Objectif =
Repérez dans les enregistrements ci-dessous chaque ligne où figure le mot « image », puis recopiez-la intégralement.

Données enregistrées =
* * * * * * *

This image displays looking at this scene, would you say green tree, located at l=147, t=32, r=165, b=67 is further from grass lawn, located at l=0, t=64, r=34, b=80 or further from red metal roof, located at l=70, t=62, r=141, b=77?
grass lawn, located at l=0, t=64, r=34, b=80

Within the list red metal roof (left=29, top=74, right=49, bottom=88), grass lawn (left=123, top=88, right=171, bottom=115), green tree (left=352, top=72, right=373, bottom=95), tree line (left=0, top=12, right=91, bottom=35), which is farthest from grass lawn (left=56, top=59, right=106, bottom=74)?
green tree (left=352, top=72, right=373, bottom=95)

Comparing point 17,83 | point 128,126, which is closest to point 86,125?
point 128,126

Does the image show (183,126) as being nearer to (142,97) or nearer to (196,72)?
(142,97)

* * * * * * *

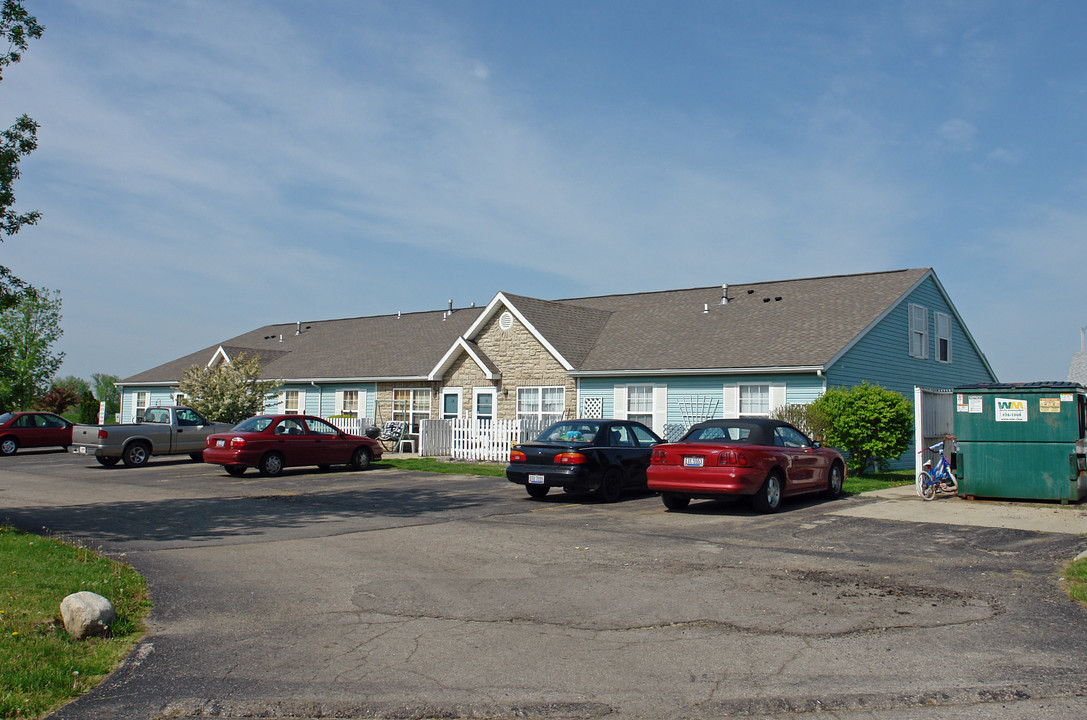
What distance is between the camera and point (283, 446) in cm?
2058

* * * * * * *

Résultat obtenu =
This image displays looking at this scene, would you say green tree, located at l=147, t=32, r=165, b=67 is further from grass lawn, located at l=0, t=64, r=34, b=80 or further from red metal roof, located at l=70, t=62, r=141, b=77?
Does the image show (183,126) as being nearer to (142,97) or nearer to (196,72)?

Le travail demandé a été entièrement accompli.